2. Having no regard for sub classes of WebView for getting loadUrl method's parameter in String Analysis

In AndroidStringAnalysis.java, the analyse method, the hotspots is only the WebView.loadUrl hotspot, Then in findHotspots method, calling the isHotspot method only judged the instruction's class and method descriptor equals WebView and loadUrl, having no regard for the sub classes of WebView. My method to solve the problem is getting the sub classes of WebView and add to the hotspots:

                        cha = ClassHierarchy.make(scope);
            Collection<IClass> webViewSubClasses = cha
                    .computeSubClasses(TypeReference.find(ClassLoaderReference.Primordial, "Landroid/webkit/WebView"));
            for (IClass webViewSubClass : webViewSubClasses) {// sub classes of WebView(contains WebView self)
                TypeName tn = webViewSubClass.getName();
                String cDescriptor = tn.toString().substring(1);
                if (!cDescriptor.contains("/")) {// add, some times there is no '/' in cDescriptor
                    cDescriptor += '/';
                }
                hotspots.add(new ArgumentHotspot(ClassLoaderReference.Application, cDescriptor,
                        "loadUrl(Ljava/lang/String;)V", 0));
            }

3. Multi Dex

Some big Android Apps have more than one dex file.
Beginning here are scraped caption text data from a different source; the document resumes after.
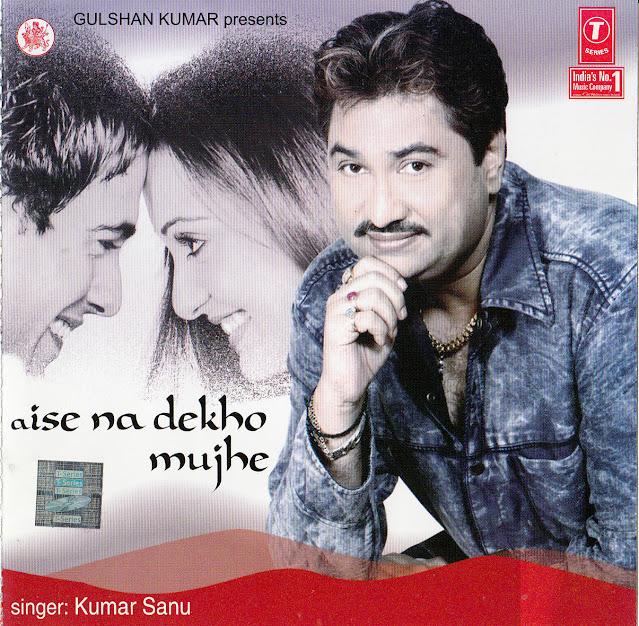 Download Aise Na Dekho Mujhe - Kumar Sanu [2005-MP3-VBR-320Kbps] Review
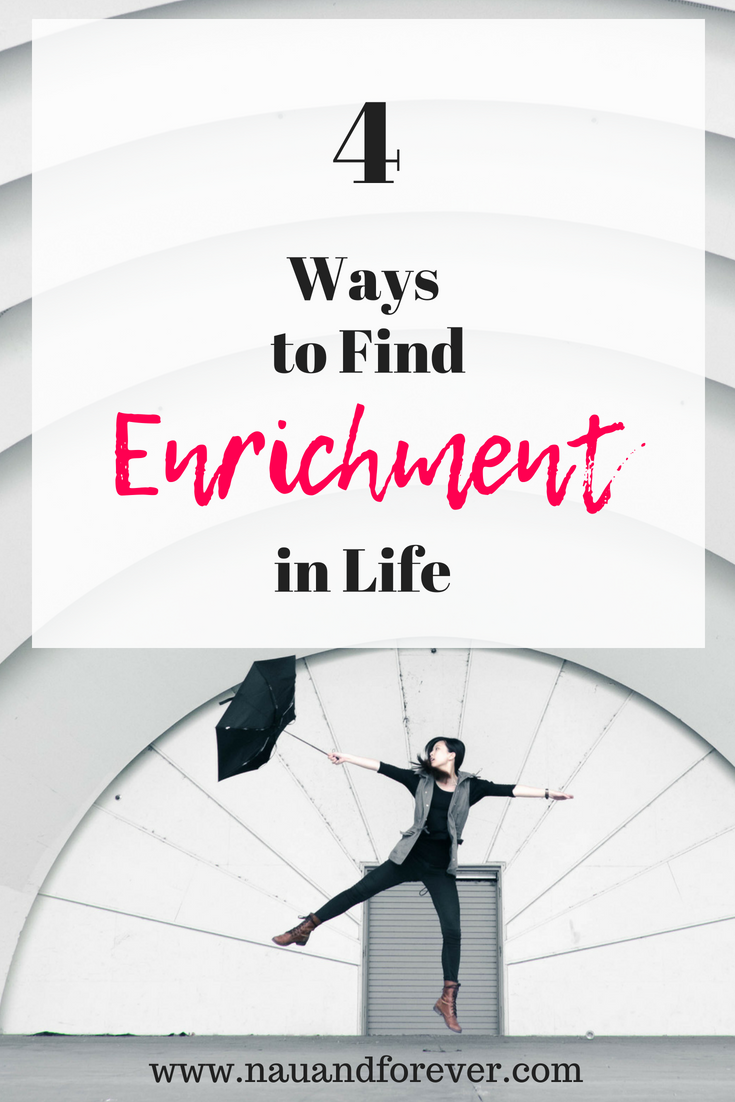 Four Ways To Find Enrichment In Life
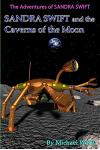 Sandra Swift and the Caverns on the Moon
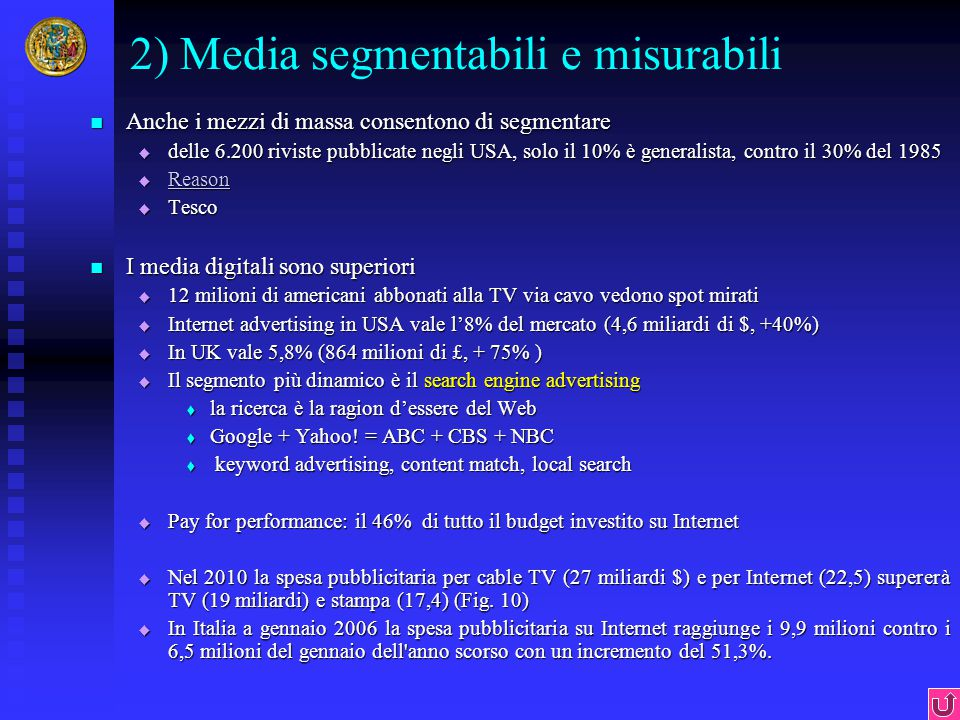 2) Media segmentabili e misurabili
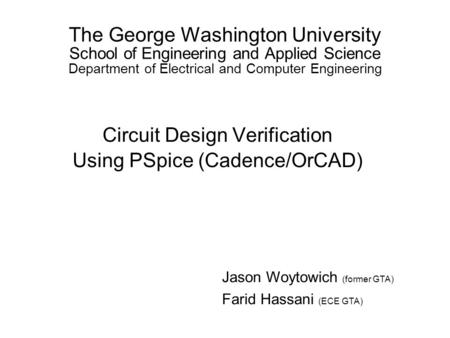 The George Washington University School of Engineering and Applied Science Department of Electrical and Computer Engineering Circuit Design Verification.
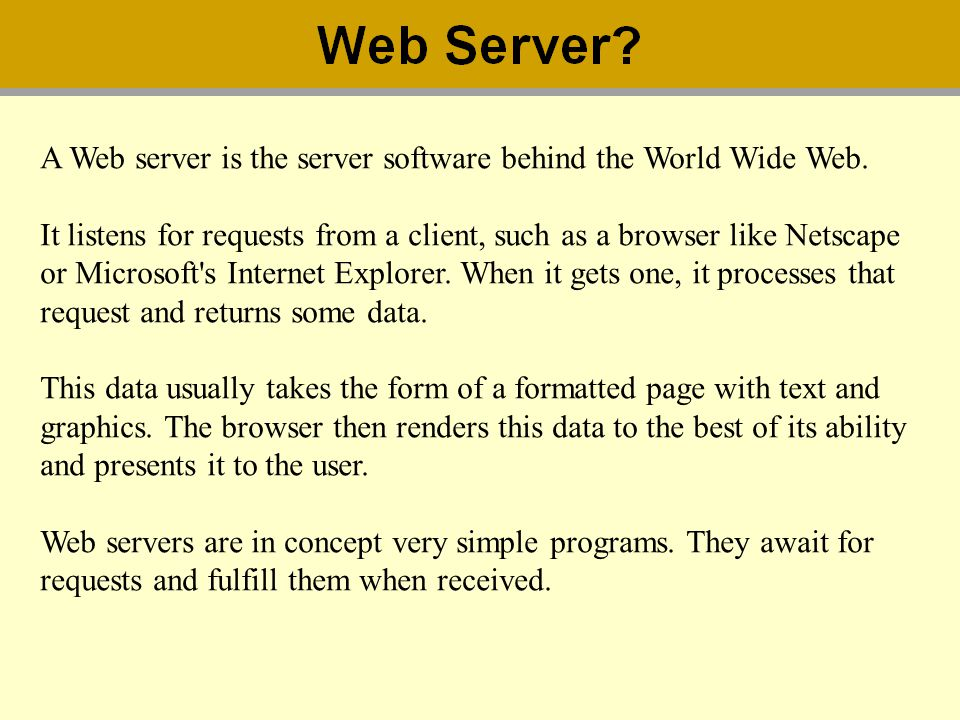 A Web server is the server software behind the World Wide Web. It listens for requests from a client, such as a browser like Netscape or Microsoft's I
Also in AndroidStringAnalysis.java, the method addAnalysisScope only add the apk file to the analysis scope. However, it only can add the first dex file "classes.dex" to the analysis scope. What I do is unzip the all dex files to a folder, and add the all dex files to the analysis scope:

    @Override
    public void addAnalysisScope(String path) {
        if (path.endsWith(".apk")) {
            List<String> dexFilePaths = AndroidStringAnalysisPatch.unzipDexFiles(path, ara.getDir());

            try {
                for (String dexFilePath : dexFilePaths) {
                    scope.addToScope(ClassLoaderReference.Application, DexFileModule.make(new File(dexFilePath)));
                }
            } catch (IllegalArgumentException e) {
                // TODO Auto-generated catch block
                e.printStackTrace();
            } catch (IOException e) {
                // TODO Auto-generated catch block
                e.printStackTrace();
            }
        } else {
            throw new InternalError("Support only apk format as target file");
        }
    }

Also, in AndroidResourceAnalysis.extractResources, the smali dir maybe multi, the apktool can extract multi dex to multi smali dirs. The extractResources method only considered one smali dir.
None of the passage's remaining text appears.